Which begs the question: if Windows 8 and TPM 2.0 are installed, whose computer is it?

One of the security risks is exposure to the U.S. National Security Agency’s monitoring programs; yet another risk is the possibility of Stuxnet-like software injections, keeping in mind that Microsoft’s vulnerabilities enabled Stuxnet’s design. BSI does not mention the NSA, but the statement issued is in direct response to media reporting in which Win 8 TPM 2.0 is cited as a backdoor for the NSA.

Yet one more risk is the possibility of exposure to Chinese intelligence; cryptographic expert Professor Rüdiger Weis of Beuth University of Technology in Berlin, noted that all TPM manufacturing resides in China.

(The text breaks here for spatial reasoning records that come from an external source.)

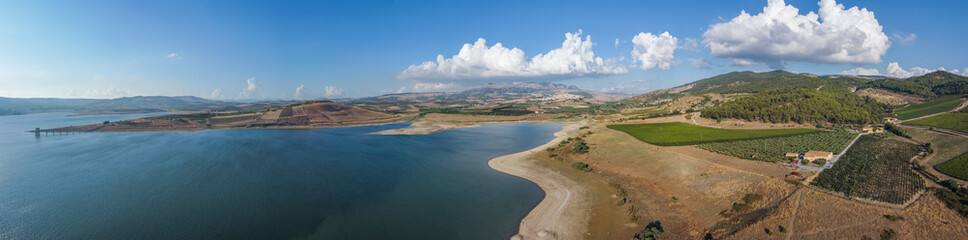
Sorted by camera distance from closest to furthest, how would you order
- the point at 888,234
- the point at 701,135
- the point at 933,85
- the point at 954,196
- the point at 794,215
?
the point at 888,234
the point at 954,196
the point at 794,215
the point at 701,135
the point at 933,85

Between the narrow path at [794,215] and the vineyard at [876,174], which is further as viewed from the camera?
the vineyard at [876,174]

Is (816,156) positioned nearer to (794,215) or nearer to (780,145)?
(780,145)

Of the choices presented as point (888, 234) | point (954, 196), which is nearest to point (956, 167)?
point (954, 196)

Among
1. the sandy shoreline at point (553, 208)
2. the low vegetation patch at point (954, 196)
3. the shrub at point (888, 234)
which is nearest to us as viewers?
the shrub at point (888, 234)

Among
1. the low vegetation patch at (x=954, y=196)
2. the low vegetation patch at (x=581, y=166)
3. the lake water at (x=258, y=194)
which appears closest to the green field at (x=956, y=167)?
the low vegetation patch at (x=954, y=196)

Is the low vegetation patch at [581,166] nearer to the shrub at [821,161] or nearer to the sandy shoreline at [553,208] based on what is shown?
the sandy shoreline at [553,208]

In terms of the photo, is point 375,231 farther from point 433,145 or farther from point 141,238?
point 433,145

The Trusted Computing Platform — originally developed in concert with other technology firms through the Trusted Computing Group — and Microsoft’s Windows Genuine Advantage technology have been questionable all along. What once looked like legitimate verification of legally licensed applications, updates of firmware and driver software, and the ability to push security patches once a month or on an urgent, as-needed basis now looks like a vector for pushing NSA monitoring scripts, among other possibilities.

What information security entities have been checking line-by-line through Microsoft’s monthly Patch Tuesday code for intelligence gathering content? How many users ever bother to ask about the validity of patches, updates, or upgrades, including those which demand driver updates on non-Microsoft peripheral devices? How many users simply accept default settings in any Microsoft application because doing otherwise is a complicated headache, or sets their system up for an application conflict?

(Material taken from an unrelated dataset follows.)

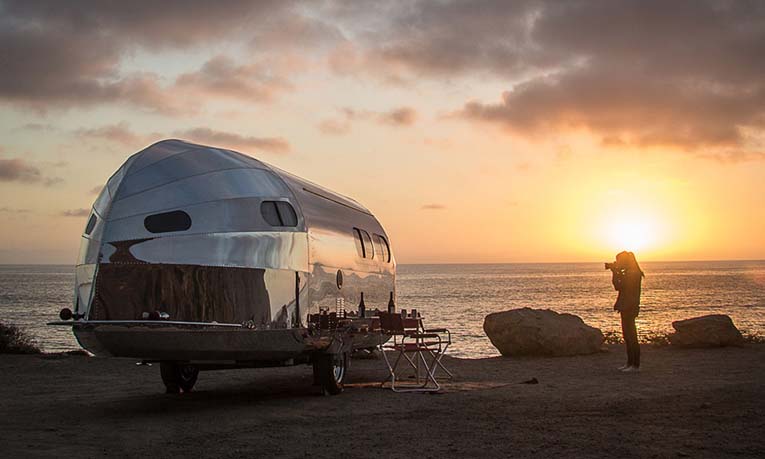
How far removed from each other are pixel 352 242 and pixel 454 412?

Microsoft and in turn the NSA have relied on the inconvenience of questioning anything but default ubiquity to ensure propagation of their technology. With the use of Win 8 TPM 2.0 as a standard for manufacturing, both Microsoft and the NSA may be assured systemic compliance based on unified conformity.

There’s one more avenue for systemic compliance with Win 8 TPM 2.0, as noted in the recent rejiggering of Microsoft’s business structure. With all hardware platforms now reporting to a single Windows manager, all systems will conform to the same standard — all personal computers, netbooks, tablets, and cell phones running the same operating system.

The only questions remaining: when will Microsoft’s Xbox platform migrate to the same Windows standard with regard to TPM 2.0, and how long thereafter will it take the gaming community to begin to walk away from Xbox.

[1] Translated paragraph via Glyn Moody at ComputerworldUK.